Schweizer Geheimdienst-Chef warnt vor radikalisierten Teenies
Die Schweiz hat überdurchschnittlich viele Fälle von radikalisierten Jugendlichen, sagt NDB-Chef Christian Dussey. Der Geheimdienst brauche mehr Personal.
Das Wichtigste in Kürze
- Laut dem NDB-Chef Christian Dussey ist die Sicherheitslage in der Schweiz angespannt.
- Die Zahl radikalisierter Teenies nimmt ebenso zu wie ausländische Spionageaktivitäten.
- Das Personal des Geheimdienstes sei entsprechend am Limit – es brauche mehr Leute.
Der Chef des Geheimdienstes in der Schweiz, Christian Dussey, hat vor einer wachsenden Zahl jugendlicher Jihadisten gewarnt. Zudem hat er mehr Personal für den Nachrichtendienst des Bundes (NDB) gefordert.
Wie Christian Dussey gegenüber den «Tamedia»-Zeitungen erklärt, hat sich die Terrorgefahr seit mehreren Jahren erhöht. In der Schweiz und in Europa habe es allein in den vergangenen Wochen mehrere Verhaftungen gegeben. Oft handle es sich um sehr, sehr junge Personen – meistens seien sie noch minderjährig.
IS hat Propagandakampagne gestartet
«Wir stellen fest, dass sich das Problem in den letzten Monaten weiter akzentuiert hat», so Dussey. Er fügte hinzu: «In der Schweiz haben wir überdurchschnittlich viele Fälle von radikalisierten Jugendlichen im Vergleich mit anderen europäischen Staaten.»
Für die Zunahme der Radikalisierungen von Jugendlichen in Europa gibt es einen Grund. Laut Dussey liegt es daran, dass der Islamische Staat Anfang des Jahres eine Propagandakampagne gestartet habe. Er habe direkt dazu aufgerufen, Attentate in Europa zu begehen.

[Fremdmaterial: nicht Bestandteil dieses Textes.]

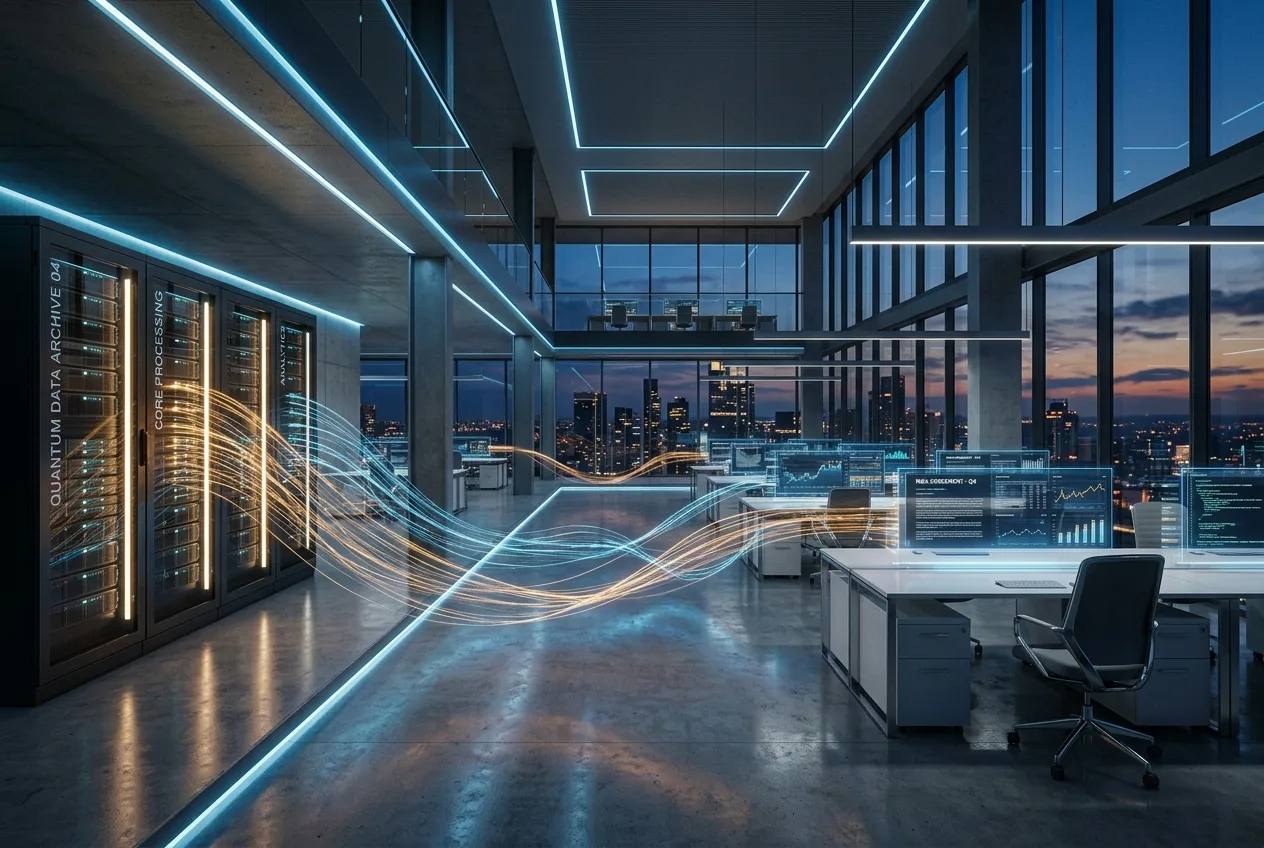 Microsoft's 18-Month Ultimatum: The Industrialization of the White-Collar Pipeline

Daher sei die Präventionsarbeit in der Schweiz zentral. «Wir vom NDB kommen beim Kampf gegen Radikalisierung erst ganz am Schluss. Die Schulen, die Sportvereine, die Familien – sie alle können dabei helfen, festzustellen, wenn sich ein Jugendlicher radikalisiert.» So könne der Prozess früh genug gestoppt werden.
Spionage-Aktivitäten nehmen ebenfalls zu
Im Interview erklärte Dussey zudem, dass seine Mitarbeiterinnen und Mitarbeiter wegen der steigenden Arbeitslast ausgelaugt seinen. «Das Personal ist müde. Seit zweieinhalb Jahren herrscht Krieg in der Ukraine. Und seit Anfang des Jahres haben wir eine neue Dynamik der terroristischen Bedrohung», sagte er.
Zudem habe sich die Fähigkeit verschlechtert, Sicherheitsbedrohungen für die Schweiz und für ihre Bewohner zu erkennen und zu verhindern. Der Geheimdienstchef erklärte auch, dass der von Russland geführte hybride Krieg die Schweiz ebenfalls betreffe. Etwa in Form von aggressiver russischer Spionage und Cyberattacken.
Doch nicht nur aus Russland gebe es solche Aktivitäten, sagt Dussey. Auch die chinesische Spionage könnte laut dem NDB-Boss in den kommenden Jahren zunehmen.
Ein solcher Anstieg der Fälle sei «sehr wahrscheinlich». Denn mit dem Aufstieg Chinas würden dessen Dienste an Bedeutung gewinnen. Personell und finanziell seien sie «entsprechend ausgestattet».
«Einfachere Weltlage» wäre Dussey lieber als NDB-Ausbau
Die Sicherheit der Schweiz sei garantiert, sagte der Geheimdienstchef, jedoch hätten die meisten europäischen Nachrichtendienste massiv ausgebaut. Wie viel zusätzliches Personal der NDB wirklich benötigt, hat Dussey nicht direkt sagen wollen. Er verwies lediglich darauf, dass es dazu konkrete Diskussionen innerhalb des Departements gebe.
Zwar ist laut «Tamedia» kaum eine Verwaltungseinheit so stark gewachsen wie der NDB. Dazu sagt Dussey: «Mir wäre es lieber, wenn wir nicht mehr Leute bräuchten – und eine einfachere Weltlage hätten.»